The exercise
Can you put the data, starting at the line that contains "Out of the following" and ending at the line that contains "1009 millimetres", into a Markdown table with the columns Row and Entry, leaving out any blank lines?
[BEGIN]
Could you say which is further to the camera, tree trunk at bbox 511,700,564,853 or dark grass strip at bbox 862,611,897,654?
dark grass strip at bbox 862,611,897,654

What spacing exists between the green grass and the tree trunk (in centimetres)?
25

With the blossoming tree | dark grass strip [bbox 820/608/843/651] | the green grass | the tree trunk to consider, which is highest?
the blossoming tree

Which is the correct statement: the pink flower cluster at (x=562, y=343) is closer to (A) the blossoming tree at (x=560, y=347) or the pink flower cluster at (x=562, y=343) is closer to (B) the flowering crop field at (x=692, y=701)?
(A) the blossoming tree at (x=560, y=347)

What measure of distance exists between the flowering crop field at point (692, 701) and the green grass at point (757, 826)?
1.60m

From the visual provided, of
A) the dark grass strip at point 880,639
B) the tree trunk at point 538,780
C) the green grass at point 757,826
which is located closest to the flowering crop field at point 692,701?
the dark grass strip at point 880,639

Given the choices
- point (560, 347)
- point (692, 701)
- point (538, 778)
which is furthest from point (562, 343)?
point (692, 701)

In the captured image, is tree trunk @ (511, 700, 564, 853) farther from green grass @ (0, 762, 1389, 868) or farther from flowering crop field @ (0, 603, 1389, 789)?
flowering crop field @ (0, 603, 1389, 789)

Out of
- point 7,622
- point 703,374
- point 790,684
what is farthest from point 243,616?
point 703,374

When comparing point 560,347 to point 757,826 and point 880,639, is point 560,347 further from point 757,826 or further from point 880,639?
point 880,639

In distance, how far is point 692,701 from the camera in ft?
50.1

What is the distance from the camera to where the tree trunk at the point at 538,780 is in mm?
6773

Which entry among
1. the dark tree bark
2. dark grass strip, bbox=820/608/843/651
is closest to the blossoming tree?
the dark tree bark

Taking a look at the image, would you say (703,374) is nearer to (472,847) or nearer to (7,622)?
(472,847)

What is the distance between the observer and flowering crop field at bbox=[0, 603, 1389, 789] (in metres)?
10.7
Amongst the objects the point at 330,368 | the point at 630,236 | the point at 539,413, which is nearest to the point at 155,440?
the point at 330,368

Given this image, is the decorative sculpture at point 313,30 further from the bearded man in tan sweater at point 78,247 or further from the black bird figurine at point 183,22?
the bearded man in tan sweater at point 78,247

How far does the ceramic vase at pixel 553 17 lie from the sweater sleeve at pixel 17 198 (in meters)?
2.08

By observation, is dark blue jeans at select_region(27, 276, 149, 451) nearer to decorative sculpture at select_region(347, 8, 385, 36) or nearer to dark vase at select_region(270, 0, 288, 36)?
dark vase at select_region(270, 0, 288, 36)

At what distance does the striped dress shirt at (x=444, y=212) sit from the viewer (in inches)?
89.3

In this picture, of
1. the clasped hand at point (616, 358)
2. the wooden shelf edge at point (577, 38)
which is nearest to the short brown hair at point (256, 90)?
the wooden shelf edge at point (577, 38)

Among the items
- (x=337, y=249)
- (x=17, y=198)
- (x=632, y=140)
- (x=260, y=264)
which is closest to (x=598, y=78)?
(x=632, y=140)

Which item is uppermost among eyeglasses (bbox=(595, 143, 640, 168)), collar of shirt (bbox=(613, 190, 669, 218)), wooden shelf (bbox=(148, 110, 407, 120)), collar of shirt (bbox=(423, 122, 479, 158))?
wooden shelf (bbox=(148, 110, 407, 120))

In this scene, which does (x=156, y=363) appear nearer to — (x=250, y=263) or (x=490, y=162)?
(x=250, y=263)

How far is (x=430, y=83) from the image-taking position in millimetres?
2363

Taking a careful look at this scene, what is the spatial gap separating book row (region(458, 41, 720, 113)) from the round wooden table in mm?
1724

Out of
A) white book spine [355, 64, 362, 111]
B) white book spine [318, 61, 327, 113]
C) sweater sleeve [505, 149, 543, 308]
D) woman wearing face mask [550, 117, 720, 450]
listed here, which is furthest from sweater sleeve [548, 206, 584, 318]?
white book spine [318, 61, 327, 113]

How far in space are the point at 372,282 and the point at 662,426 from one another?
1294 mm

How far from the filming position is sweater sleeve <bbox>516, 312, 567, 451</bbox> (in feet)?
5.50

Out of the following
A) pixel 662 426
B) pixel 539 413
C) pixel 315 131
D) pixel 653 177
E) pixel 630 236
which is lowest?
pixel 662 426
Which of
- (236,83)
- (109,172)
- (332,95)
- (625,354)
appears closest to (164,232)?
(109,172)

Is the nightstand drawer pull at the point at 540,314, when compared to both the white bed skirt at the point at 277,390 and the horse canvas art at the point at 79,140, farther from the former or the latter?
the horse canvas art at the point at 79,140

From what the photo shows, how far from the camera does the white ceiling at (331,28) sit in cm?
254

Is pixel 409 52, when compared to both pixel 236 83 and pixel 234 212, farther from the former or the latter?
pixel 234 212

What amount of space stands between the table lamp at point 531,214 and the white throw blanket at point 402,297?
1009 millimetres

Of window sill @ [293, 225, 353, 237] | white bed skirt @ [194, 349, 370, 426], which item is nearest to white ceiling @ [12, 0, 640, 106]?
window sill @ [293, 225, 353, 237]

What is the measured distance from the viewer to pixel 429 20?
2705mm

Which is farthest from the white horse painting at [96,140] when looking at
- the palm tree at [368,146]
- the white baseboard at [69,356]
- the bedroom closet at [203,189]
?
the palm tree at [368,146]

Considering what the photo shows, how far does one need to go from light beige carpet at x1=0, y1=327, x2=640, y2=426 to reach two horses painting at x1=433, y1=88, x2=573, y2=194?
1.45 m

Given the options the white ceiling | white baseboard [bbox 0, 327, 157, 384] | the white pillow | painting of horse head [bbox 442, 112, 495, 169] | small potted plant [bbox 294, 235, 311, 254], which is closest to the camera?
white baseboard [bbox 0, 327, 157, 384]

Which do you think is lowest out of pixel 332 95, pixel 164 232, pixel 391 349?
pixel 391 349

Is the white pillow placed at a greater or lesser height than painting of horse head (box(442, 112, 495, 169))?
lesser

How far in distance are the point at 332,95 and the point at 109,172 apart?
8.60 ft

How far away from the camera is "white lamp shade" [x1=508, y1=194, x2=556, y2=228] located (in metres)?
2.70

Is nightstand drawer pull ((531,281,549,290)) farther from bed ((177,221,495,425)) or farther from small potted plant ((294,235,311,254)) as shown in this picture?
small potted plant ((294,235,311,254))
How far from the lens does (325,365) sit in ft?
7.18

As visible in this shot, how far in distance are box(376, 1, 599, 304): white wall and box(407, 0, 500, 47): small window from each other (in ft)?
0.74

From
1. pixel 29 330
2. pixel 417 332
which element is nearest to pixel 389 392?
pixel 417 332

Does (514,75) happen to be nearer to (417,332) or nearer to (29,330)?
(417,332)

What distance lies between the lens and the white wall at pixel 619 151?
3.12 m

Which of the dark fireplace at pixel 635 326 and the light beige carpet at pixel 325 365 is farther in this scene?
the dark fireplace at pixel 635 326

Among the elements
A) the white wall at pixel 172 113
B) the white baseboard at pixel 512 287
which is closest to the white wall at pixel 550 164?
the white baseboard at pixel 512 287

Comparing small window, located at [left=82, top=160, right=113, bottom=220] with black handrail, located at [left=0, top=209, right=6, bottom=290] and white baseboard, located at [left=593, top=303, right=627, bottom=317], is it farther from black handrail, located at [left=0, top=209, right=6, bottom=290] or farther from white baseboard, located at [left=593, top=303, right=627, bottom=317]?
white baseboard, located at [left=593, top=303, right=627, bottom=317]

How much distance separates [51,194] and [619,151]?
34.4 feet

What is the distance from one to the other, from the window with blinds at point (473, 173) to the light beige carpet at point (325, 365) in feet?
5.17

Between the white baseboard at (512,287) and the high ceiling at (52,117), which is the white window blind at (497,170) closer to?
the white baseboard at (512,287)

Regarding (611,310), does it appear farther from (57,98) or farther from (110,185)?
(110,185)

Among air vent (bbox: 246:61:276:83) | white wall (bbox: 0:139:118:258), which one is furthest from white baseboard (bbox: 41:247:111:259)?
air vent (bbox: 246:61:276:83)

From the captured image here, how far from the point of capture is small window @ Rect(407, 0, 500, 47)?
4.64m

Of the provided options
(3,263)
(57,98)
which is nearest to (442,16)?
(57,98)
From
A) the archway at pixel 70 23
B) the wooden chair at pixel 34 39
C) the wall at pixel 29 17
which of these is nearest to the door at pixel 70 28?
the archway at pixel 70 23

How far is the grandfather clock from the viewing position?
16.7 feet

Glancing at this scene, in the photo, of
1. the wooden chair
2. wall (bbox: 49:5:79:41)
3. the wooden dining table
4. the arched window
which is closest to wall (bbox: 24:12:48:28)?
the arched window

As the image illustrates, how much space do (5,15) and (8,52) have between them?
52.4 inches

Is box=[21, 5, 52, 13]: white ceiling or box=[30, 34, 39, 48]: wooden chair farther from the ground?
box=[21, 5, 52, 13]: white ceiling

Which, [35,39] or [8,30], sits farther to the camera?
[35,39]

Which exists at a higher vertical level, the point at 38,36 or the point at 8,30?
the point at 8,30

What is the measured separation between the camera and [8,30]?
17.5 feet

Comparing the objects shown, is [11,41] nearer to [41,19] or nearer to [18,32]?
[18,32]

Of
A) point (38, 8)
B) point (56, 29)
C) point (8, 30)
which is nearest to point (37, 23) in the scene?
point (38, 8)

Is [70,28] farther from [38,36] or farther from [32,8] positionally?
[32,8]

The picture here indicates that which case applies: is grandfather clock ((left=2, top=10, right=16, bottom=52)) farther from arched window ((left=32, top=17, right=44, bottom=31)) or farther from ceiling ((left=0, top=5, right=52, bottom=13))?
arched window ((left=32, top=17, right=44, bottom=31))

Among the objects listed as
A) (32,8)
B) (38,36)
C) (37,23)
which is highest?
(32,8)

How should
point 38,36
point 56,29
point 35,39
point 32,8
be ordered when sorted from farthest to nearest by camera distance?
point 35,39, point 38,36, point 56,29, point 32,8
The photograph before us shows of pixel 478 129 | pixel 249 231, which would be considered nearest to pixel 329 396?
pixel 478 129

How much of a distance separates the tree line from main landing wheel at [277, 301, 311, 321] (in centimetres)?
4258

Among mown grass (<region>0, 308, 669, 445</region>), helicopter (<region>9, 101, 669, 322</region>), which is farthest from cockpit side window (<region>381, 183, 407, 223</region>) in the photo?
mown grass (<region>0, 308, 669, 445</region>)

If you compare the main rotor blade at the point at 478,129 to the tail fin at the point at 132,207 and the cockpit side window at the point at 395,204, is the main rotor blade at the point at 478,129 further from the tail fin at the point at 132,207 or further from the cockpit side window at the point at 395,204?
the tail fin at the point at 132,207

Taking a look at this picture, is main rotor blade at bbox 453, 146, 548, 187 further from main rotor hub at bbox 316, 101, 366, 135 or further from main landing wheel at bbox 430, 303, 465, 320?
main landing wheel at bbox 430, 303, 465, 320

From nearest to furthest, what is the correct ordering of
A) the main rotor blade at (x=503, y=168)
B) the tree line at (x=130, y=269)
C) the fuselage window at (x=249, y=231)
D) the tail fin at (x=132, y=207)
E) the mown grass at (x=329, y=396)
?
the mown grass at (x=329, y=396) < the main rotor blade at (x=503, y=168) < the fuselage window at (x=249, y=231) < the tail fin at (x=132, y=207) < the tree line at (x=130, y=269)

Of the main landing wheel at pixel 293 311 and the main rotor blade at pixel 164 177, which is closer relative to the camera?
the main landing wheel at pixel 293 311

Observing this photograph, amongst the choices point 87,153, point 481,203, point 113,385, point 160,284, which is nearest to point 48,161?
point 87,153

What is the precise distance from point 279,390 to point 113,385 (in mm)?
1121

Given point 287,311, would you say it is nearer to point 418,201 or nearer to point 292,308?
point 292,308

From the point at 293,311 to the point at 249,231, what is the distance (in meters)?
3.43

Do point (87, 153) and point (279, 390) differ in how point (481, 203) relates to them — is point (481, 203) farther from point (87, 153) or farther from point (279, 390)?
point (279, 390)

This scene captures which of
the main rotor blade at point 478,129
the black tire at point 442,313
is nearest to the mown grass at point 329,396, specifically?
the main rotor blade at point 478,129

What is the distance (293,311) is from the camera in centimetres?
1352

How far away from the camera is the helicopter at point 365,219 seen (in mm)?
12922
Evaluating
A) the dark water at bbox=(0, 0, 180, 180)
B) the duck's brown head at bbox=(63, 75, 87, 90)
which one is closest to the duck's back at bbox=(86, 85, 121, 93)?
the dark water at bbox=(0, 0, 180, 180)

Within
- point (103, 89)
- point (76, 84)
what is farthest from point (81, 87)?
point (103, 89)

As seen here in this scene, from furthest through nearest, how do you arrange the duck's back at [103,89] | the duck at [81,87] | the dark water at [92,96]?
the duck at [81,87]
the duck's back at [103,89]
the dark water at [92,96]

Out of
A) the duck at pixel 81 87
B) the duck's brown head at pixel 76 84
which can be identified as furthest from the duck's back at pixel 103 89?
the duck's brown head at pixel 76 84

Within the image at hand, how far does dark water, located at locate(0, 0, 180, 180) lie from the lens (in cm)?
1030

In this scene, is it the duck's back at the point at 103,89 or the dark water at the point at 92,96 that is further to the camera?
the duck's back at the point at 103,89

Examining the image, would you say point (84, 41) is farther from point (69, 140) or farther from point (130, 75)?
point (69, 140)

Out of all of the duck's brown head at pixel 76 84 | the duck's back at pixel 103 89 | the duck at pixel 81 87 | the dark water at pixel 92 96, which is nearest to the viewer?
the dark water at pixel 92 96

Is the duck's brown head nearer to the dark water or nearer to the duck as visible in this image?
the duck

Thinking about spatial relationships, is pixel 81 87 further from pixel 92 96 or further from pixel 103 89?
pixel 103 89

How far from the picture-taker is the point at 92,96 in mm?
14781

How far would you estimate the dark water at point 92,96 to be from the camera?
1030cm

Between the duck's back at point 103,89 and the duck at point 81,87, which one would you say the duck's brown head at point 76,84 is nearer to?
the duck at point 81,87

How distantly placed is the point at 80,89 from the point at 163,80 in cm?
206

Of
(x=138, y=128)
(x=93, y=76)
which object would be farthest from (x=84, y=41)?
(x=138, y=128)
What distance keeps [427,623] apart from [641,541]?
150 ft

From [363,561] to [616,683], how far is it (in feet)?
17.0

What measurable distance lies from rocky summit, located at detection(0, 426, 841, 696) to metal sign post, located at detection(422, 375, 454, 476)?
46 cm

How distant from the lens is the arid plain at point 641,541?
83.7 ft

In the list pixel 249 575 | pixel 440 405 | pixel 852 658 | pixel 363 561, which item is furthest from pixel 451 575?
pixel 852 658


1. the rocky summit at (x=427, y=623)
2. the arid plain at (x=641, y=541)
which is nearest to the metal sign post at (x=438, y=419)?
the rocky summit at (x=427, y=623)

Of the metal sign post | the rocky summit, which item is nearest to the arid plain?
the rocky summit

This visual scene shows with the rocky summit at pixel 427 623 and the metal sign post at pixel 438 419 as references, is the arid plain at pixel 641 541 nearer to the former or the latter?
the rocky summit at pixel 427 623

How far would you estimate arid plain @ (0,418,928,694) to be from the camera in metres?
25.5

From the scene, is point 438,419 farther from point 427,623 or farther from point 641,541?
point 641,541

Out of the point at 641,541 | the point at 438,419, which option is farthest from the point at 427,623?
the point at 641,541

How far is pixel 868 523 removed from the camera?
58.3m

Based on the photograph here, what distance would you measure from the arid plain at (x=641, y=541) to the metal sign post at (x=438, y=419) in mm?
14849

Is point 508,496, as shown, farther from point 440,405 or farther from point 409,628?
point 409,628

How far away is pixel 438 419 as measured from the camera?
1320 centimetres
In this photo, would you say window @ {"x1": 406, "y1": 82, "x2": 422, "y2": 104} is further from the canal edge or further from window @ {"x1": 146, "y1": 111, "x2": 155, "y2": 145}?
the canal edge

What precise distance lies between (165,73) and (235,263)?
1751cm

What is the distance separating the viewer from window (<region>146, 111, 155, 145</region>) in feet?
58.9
[END]
Reply
| Row | Entry |
|---|---|
| 1 | Out of the following |
| 2 | A) pixel 662 426 |
| 3 | B) pixel 539 413 |
| 4 | C) pixel 315 131 |
| 5 | D) pixel 653 177 |
| 6 | E) pixel 630 236 |
| 7 | which is lowest? |
| 8 | pixel 662 426 |
| 9 | Which of |
| 10 | - (236,83) |
| 11 | - (109,172) |
| 12 | - (332,95) |
| 13 | - (625,354) |
| 14 | appears closest to (164,232)? |
| 15 | (109,172) |
| 16 | Is the nightstand drawer pull at the point at 540,314, when compared to both the white bed skirt at the point at 277,390 and the horse canvas art at the point at 79,140, farther from the former or the latter? |
| 17 | the horse canvas art at the point at 79,140 |
| 18 | From what the photo shows, how far from the camera does the white ceiling at (331,28) sit in cm? |
| 19 | 254 |
| 20 | Is pixel 409 52, when compared to both pixel 236 83 and pixel 234 212, farther from the former or the latter? |
| 21 | pixel 234 212 |
| 22 | What amount of space stands between the table lamp at point 531,214 and the white throw blanket at point 402,297? |
| 23 | 1009 millimetres |